Russian President Vladimir Putin meeting in Novo-Ogaryovo with Head of the Chechen Republic Ramzan Kadyrov. June 15, 2018.
There are many perspectives on the Russian invasion of Ukraine and granted the West is not getting the full story from the Russian point of view. However, there have been no indications that Ukrainian forces anything other than courageous, or that they suffer from low morale. Why then would the Russians believe that trying to intimidate the Ukrainians with “scary” Chechnyan militia forces would work? Senior White House Correspondent Alexander Nazaryan reports for Yahoo! News:
Launched by Moscow in 1999, the second Chechen war elevated the stature of Russia’s new and then little-known prime minister, a former intelligence officer named Vladimir Putin. Intended to bring the mountainous Islamic region back under the Kremlin’s control, the exceptionally brutal campaign endeared Putin to Russians nostalgic for a show of strength from what was considered by much of the world to be a fading nuclear superpower.
“The bandits will be destroyed,” Putin said at the time, in an echo of how he would talk of the “Nazis” he now claims to be purging from Ukraine’s government and military. “We must go through the mountain caves and scatter and destroy all those who are armed.”
So when Chechen warlord Ramzan Kadyrov announced earlier this week that he was in Ukraine to support Putin’s invasion, it seemed as if the past had caught up with the present. Even though Kadyrov’s journey to the front — he claimed on social media to have nearly reached the capital, Kyiv, which is still under Ukrainian control — may have been fictitious, amounting to little more than a publicity stunt, some say his involvement could lead to an even bloodier conflict.
“Kadyrov is a psychopath who personally tortures his political prisoners,” Russia expert Michael Weiss told Yahoo News, alluding to Kadyrov’s well-known human rights abuses. Weiss and others say the apparent presence of Kadyrov’s soldiers in Ukraine could signal a new phase of fighting, one in which the rules of conventional warfare are discarded as Putin becomes more desperate for victory.
Kadyrov, 45, rules Chechnya under Putin’s supervision. And if Ukrainian President Volodymyr Zelensky is the conflict’s leading man, Kadyrov is the more colorful counterpart to chief villain Putin, given to brandishing a golden gun and trotting out a pet tiger. And even as he was supposedly preparing for war, Kadyrov engaged in a social media feud with Tesla founder Elon Musk.
His cartoonish demeanor, however, disguises a deep lust for power and a penchant for violence.
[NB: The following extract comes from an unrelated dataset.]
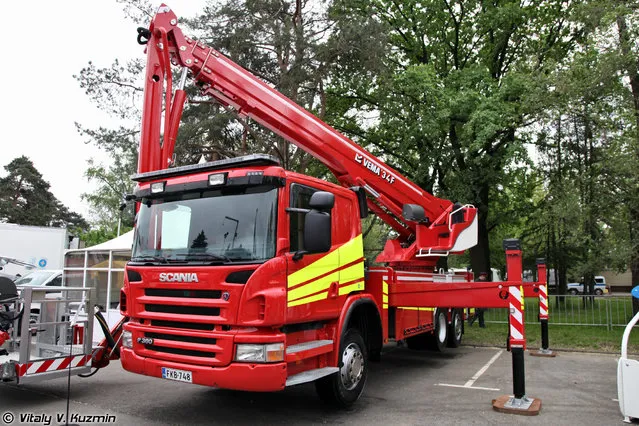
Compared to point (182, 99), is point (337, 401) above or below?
below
Kadyrov commands a paramilitary outfit called the Kadyrovites, who work to suppress any rebellion in Chechnya, which has struggled to free itself from Russia (and other empires) for centuries. By doing Putin’s bidding — which has included hunting down opponents in Istanbul and Berlin — Kadyrov essentially guarantees he will retain the Kremlin’s support.
“The Russian military is facing a critical lack of manpower,” explains Emil Aslan, professor of security studies at Charles University in Prague. Kadyrovites, he told Yahoo News, “are an essential asset to the Russian military, both in tactical and psychological terms.”
White House press secretary Jen Psaki said on Thursday that the Biden administration could not confirm the presence of Chechen fighters in Ukraine. But such confirmation has come from battlefield reports, as well as from social media posts, where a kind of meta-battle is being waged for world opinion.
The Kremlin has not hyped Kadyrov’s role and, in fact, challenged the bombastic warlord’s own assertion that he was on the outskirts of Kyiv. At the same time, the Kremlin has few other allies to turn to.
“Russia’s scrounging for troops in Chechnya and beyond is probably a sign of how poorly the war has gone for them,” says Ben Friedman, policy director at the Washington, D.C., think tank Defense Priorities.